The vulnerability of the crying infant draws parents to the child but it also does not let them go. Usual comforting practices do not easily console the infant, rewarding their care-giving and restoring peace and quiet. However, inspite of the frustration and distress parents build a relationship with their child. “I love that little beggar.” “How could anyone not love her, she’s so helpless.” “I feel fortunate I can help him.” “At times it is hard but I feel really close to him. We’re making it together.” “There are good times.” One parent relates:

She is very affectionate to us. You think how can somebody who is crying so hard respond, but when you talk to her and hold her she is very responsive, like we bonded, easily, right from the beginning. I can’t be mad at her.

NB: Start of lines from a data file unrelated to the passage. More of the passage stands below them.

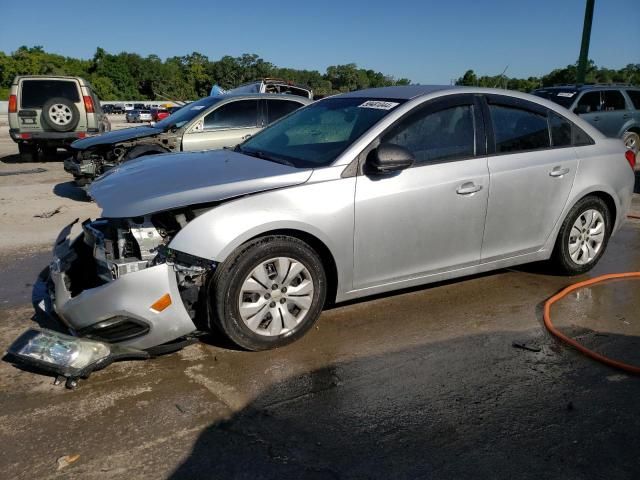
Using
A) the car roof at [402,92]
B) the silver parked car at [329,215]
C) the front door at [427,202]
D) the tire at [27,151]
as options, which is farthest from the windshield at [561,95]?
the tire at [27,151]

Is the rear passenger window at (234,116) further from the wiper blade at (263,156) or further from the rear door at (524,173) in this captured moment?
the rear door at (524,173)

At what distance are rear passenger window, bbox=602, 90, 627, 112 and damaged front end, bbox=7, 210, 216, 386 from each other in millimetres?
12482

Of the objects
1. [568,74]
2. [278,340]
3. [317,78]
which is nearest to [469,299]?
[278,340]

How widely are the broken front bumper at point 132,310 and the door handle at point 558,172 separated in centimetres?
315

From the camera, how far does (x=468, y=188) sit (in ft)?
13.6

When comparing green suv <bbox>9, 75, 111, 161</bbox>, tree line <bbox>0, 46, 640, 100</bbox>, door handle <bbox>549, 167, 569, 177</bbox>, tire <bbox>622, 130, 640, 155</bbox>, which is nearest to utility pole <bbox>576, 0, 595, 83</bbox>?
tire <bbox>622, 130, 640, 155</bbox>

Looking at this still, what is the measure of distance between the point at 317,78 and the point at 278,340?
12907 centimetres

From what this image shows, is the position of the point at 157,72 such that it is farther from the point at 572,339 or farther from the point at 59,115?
the point at 572,339

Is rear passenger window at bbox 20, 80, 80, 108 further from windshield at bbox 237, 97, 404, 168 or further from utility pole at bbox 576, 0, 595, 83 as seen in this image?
utility pole at bbox 576, 0, 595, 83

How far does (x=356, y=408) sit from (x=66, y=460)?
1437mm

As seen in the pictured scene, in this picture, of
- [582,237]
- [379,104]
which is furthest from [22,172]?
[582,237]

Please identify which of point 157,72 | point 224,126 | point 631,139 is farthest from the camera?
point 157,72

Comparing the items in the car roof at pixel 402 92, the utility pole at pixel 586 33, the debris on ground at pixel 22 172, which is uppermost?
the utility pole at pixel 586 33

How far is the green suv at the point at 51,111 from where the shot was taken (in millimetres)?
11867
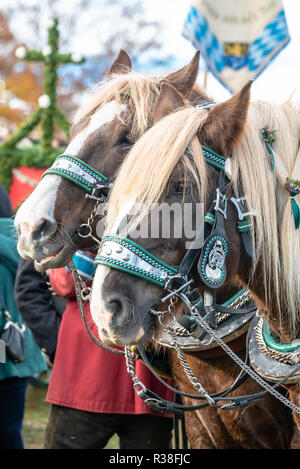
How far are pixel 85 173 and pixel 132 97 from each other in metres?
0.53

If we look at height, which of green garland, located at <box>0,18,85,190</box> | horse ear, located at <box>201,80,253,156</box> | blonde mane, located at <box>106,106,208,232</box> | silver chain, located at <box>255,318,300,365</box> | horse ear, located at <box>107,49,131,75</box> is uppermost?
green garland, located at <box>0,18,85,190</box>

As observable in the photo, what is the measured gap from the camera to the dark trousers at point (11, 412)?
3984 mm

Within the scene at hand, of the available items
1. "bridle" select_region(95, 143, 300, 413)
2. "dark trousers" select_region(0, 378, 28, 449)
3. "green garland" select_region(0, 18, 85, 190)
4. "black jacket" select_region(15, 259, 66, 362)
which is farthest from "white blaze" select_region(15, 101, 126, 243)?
"green garland" select_region(0, 18, 85, 190)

Another parent describes how her infant snuggles into her, “his head is under my chin, he is clutching on to me, and he molds into my chest. It feels warm and nice. We spend many hours that way. I don’t know if I could stand it if he didn’t cuddle.” Positive, reciprocal relationships do develop. “It is hard to describe but he tries to smile through his tears, he is trying to be so brave. I smile back even though I may feel like crying myself and tell him how wonderful he is.”


The demands on parents are extraordinary in this intense relationship. Many parents wonder how they are surviving and will be able to keep going. So much is given up, time, physical and emotional energy, and relationships with others. The child is “all consuming.”


Living with a persistently crying infant has great impact on parents lives, as illustrated by the vivid accounts told by some parents decades later. Through all the parents’ descriptions, we try to understand the similarities and differences of each of their experiences and the significance of the experience for each of them. However, Van den Berg (1983) reminds us that “every action, every matter, every word has not one, but many meanings” (p. 40). Will we ever know the true meaning of what it is like to live with an incessantly crying infant?




1. Parents’ quotations cited throughout the text are from transcriptions of interviews conducted with parents of seven incessantly crying infants. Three families were presently living the experience and in four families the children ranged from five to twenty-two years. Four of the fathers were involved in the interviews.

2. The parents interviewed are all well educated, middle to upper middle class Canadians with many resources, yet the impact on their lives has been extraordinary. What is the experience for young, adolescent parents, for those with limited education and resources, and for single mothers?